Rashi writes (near the end of the parashah) that Sarah’s Shabbat candles burned from one Friday to the next. R’ Bornstein explains that this symbolizes Sarah’s purity, for the test that one experiences in going from Shabbat to the workweek is the same type of test that Sarah experienced by going from her pure home to Pharaoh’s palace. Likewise, it is the same test that the soul experiences when it leaves G-d’s throne to enter this world.
We read in the Torah (Devarim 5:15) that Shabbat commemorates the Exodus. In light of the above, we can more readily understand that our leaving behind the impurities of the workweek is akin to our ancestors’ leaving behind the impurities of Egypt.
Based on this explanation, one might think that one who has slipped during the week cannot merit to experience Shabbat. However, says R’ Bornstein, Hashem’s kindness is such that every person can be elevated by Shabbat. (Neot Desheh)
“Rivka raised her eyes and she saw Yitzchak, and she fell from on top of the gamal / camel. She said to the servant, ‘Who is that man walking in the field toward us?’
“And the servant said, ‘He is my master.’ [Rivka] then took the veil and covered herself.” (24:64-65)
There are many questions to be asked about these verses, says R’ Shaul Yedidya Elazar Taub z”l (the “Modzhitzer Rebbe”; died 1947). First, why did Rivka fall off of the camel? Second, why did she say, “Who is that man walking in the field toward us?” when it would have sufficed to say, “Who is that man walking in the field?” Third, why did the servant (Eliezer) answer, “He is my master,” whereas, throughout the parashah, he had referred to Yitzchak as, “the son of my master”?
Also, Rashi comments on the words, “She saw Yitzchak”: “She saw his hadar / splendor and she was astounded.” What does this mean?
Finally, we must understand Eliezer’s rationale for choosing Rivka as a wife for Yitzchak. The test that Eliezer used to find a girl fit to enter Avraham’s household – asking for a drink and evaluating her response – related to the attribute of chessed / kindness, which was the attribute in which Avraham himself excelled. However, the Sages teach that Yitzchak’s own attribute was not chessed, but gevurah / strength or justice!
R’ Taub answers all of these questions as follows: In the High Holiday prayers, we describe Hashem as: “Garbed in vengeance, His concealment is uprightness.” Hashem sometimes shows us His “strong” or “vengeful” side, but that is only His outer garment, so-to-speak. Concealed within all of Hashem’s acts is chessed.
Yitzchak, too, exhibited gevurah outwardly, but concealed within him was the same chessed that his father practiced. However, when Rivka first saw Yitzchak, she saw his outer garb, his hadar. (“Hadar” refers to the outer garb; for example, an etrog is called [Vayikra 23:40], “the fruit of the hadar tree,” because the outer garb of the etrog is splendorous, while the inside of the etrog is not particularly tasty.) This caused her to fall off the gamal, i.e., it caused her to question Yitzchak’s commitment to gemilut chassadim / kindness. She asked Eliezer, “Who is that man walking in the field toward_us?” He is going in the opposite direction from our own; we practice chessed, but he practices gevurah!

### Work to complete
1. Please reproduce the part of the commentary starting with "Rashi writes (near" and going on through "impurities of Egypt.", word for word.
2. According to the commentary, why is an etrog called "the fruit of the hadar tree"?

### Extracted entries
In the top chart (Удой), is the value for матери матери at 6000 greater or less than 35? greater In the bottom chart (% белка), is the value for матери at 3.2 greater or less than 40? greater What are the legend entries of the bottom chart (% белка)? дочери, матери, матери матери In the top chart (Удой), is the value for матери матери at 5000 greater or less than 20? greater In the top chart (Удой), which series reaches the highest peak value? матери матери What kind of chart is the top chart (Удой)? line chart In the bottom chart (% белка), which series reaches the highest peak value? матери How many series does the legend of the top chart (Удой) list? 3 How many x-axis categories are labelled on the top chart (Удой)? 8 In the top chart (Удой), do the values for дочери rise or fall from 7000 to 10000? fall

==

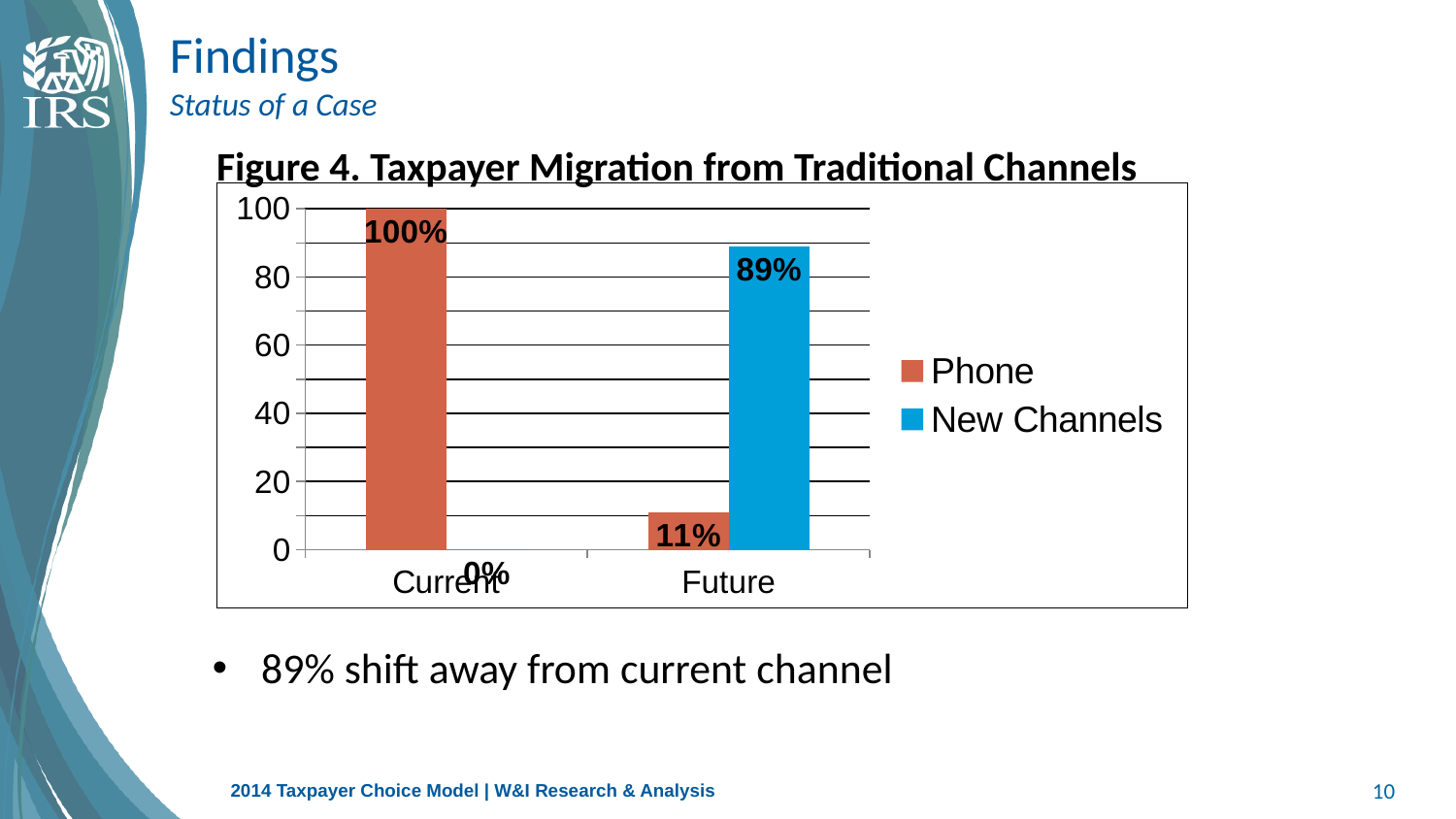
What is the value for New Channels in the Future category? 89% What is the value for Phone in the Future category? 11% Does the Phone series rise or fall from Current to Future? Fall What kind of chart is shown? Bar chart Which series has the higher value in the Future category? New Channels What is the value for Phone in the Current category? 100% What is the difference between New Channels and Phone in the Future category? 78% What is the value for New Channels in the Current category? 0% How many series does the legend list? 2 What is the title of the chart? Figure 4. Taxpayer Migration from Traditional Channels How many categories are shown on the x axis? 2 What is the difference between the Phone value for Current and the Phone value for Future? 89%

### Answers to the problems
1.
Rashi writes (near the end of the parashah) that Sarah’s Shabbat candles burned from one Friday to the next. R’ Bornstein explains that this symbolizes Sarah’s purity, for the test that one experiences in going from Shabbat to the workweek is the same type of test that Sarah experienced by going from her pure home to Pharaoh’s palace. Likewise, it is the same test that the soul experiences when it leaves G-d’s throne to enter this world.
We read in the Torah (Devarim 5:15) that Shabbat commemorates the Exodus. In light of the above, we can more readily understand that our leaving behind the impurities of the workweek is akin to our ancestors’ leaving behind the impurities of Egypt.

2. "Hadar" refers to the outer garb, and the outer garb of the etrog is splendorous, while its inside is not particularly tasty.